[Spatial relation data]
—————
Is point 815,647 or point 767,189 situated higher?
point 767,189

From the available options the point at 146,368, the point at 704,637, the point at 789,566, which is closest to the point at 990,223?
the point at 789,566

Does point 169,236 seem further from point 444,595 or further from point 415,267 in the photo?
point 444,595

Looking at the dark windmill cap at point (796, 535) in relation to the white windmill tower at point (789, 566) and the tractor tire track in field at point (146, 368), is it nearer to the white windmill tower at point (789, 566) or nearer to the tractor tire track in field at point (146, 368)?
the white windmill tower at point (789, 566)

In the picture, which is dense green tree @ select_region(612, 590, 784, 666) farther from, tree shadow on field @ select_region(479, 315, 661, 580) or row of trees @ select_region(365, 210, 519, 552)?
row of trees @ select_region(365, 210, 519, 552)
—————
**Objective**: Rewrite the lines above so that "photo" becomes "image" wherever it appears, changing nothing else.

**Output for this exercise**:
Is point 815,647 or point 767,189 situated higher?
point 767,189

From the available options the point at 146,368, the point at 704,637, the point at 789,566, which is closest to the point at 990,223?
the point at 789,566

Does point 169,236 seem further from point 444,595 or further from point 415,267 in the image?
point 444,595

Looking at the dark windmill cap at point (796, 535) in relation to the white windmill tower at point (789, 566) and the tractor tire track in field at point (146, 368), is it nearer to the white windmill tower at point (789, 566) or nearer to the tractor tire track in field at point (146, 368)?
the white windmill tower at point (789, 566)

In the picture, which is dense green tree @ select_region(612, 590, 784, 666) farther from, tree shadow on field @ select_region(479, 315, 661, 580) or row of trees @ select_region(365, 210, 519, 552)?
row of trees @ select_region(365, 210, 519, 552)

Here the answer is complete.